Quantum computers can be used to model chemicals for the pharmaceutical industry. For example, we can make a quantum-mechanical description of caffeine and simulate it on a couple of hundred qubits. How does it work? Caffeine, like other molecules, is entirely based on quantum mechanics. Quantum mechanics also define mechanics and a quantum processor. So we are just trying to “tune” the physics of the quantum chip to imitate the physics of caffeine.

Nowadays the biggest achievement in molecular modeling is lithium hydride (LiH) and beryllium hydride (BeH2). Thanks to the recently developed algorithm of Variational quantum engine solver, these molecules were successfully modeled on an IBM processor using only 6 qubits.

Quantum computers will help to discover new drugs and materials. They will be able to study all variants of interaction with drugs and calculate the probability of success for each due to a more accurate understanding of the structure of DNA and protein folding. That is why large technology companies are very interested in this area. Some of them have already bought D-Wave calculators for 2 thousand spins - for $ 15 million each. Such cost is because of that they require a cooling system to −273 degrees Celsius. By the way, they can be rented. It is not a universal quantum computer, but it is a quantum computer in the sense that it uses quantum effects to accelerate optimization and Gibbs sampling (a joint distribution sample generation algorithm) used in deep learning. At the same time, IBM provides free online access to its two chips.
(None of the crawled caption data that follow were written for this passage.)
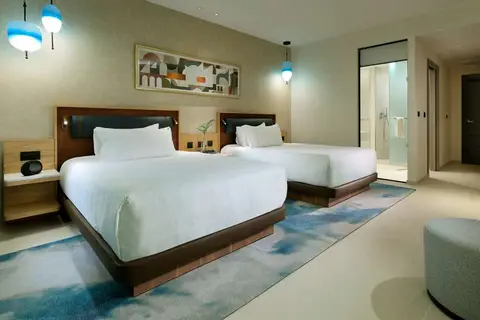 Hard Rock Hotel Malta in San Ġiljan — foto 3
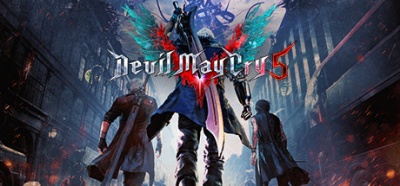 Devil May Cry 5**
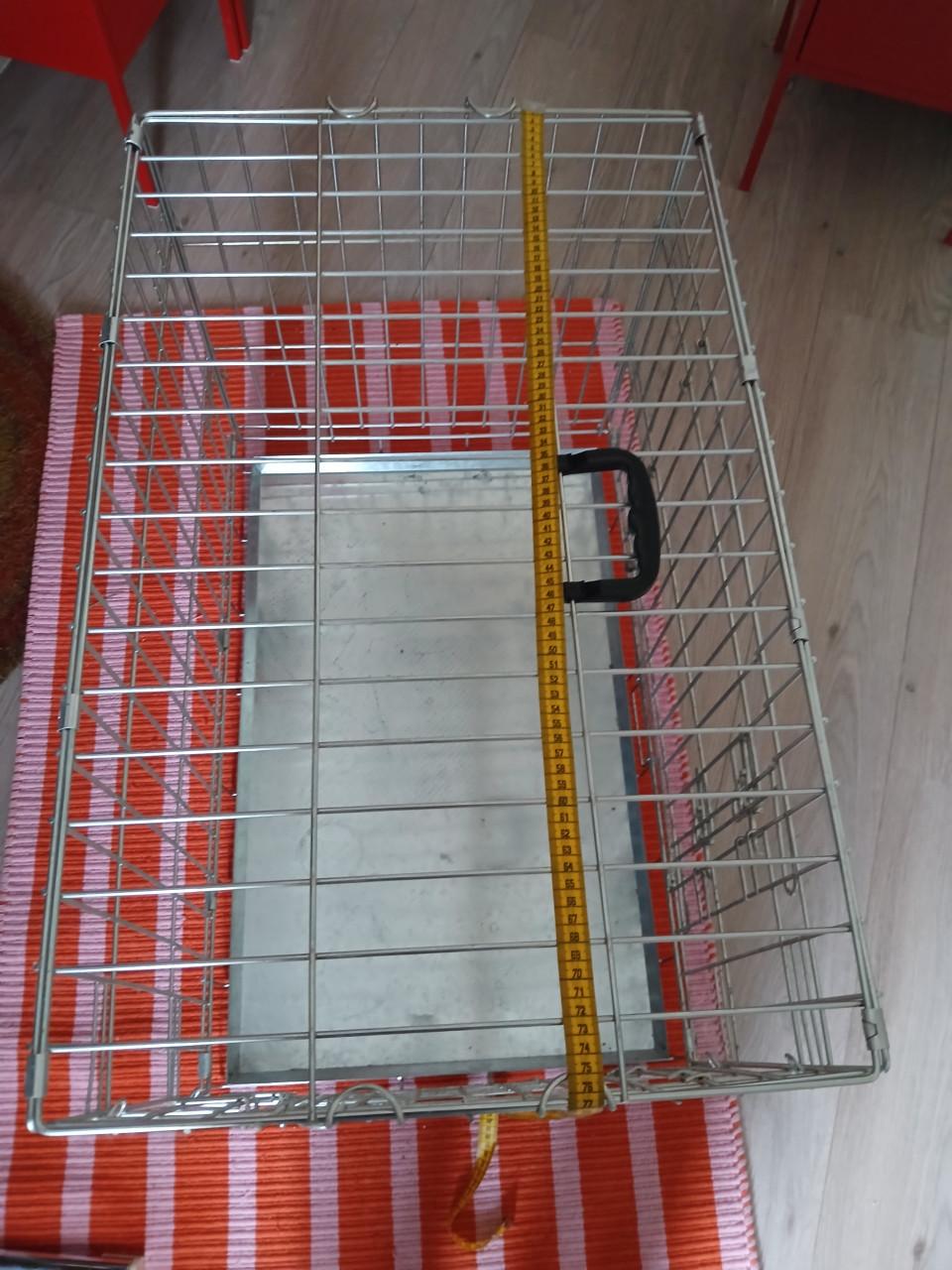 Hondenbench groot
Spins are used to characterize adiabatic computers (they are also often called qubits because in a sense they are one and the same). Quantum calculators are suitable for optimization problems (unconditional optimization, binary optimization) and for training neural networks. Volkswagen used the D-Wave computer to optimize taxi routes in Beijing. But chemical simulation is the goal of IBM and Google computers. In the long run, we need both types - we need to optimize the routes of the aircraft, financial portfolios and more, and we also need the best medicines and materials.

As for machine learning, it is not yet clear when the quantum revolution will occur. So far we do not even know which of the main available processors will be the first in calculations with which a classical computer cannot cope. However, we believe that this will happen in the next few years. After the success of a project to optimize Beijing taxi routes (the company managed to “untie” traffic jams created by thousands of cars), Volkswagen plans to use quantum computers to simulate the complex chemistry of autonomous vehicle batteries, as well as machine learning cars to recognize the environment.

There are other types of quantum computers. For example, the Canadian Xanadu is not based on qubits (although it can imitate qubits), but on continuous variable photon systems. Perhaps one of these projects will become the very breakthrough technology that the world is waiting for.

In the next 3-5 years, we will have more and more types of quantum computers based on superconductors, rather than photonics. D-Wave and Google and IBM chips are based on superconductors. This technology is closest to what we already have: you can use the existing capacity to create computers.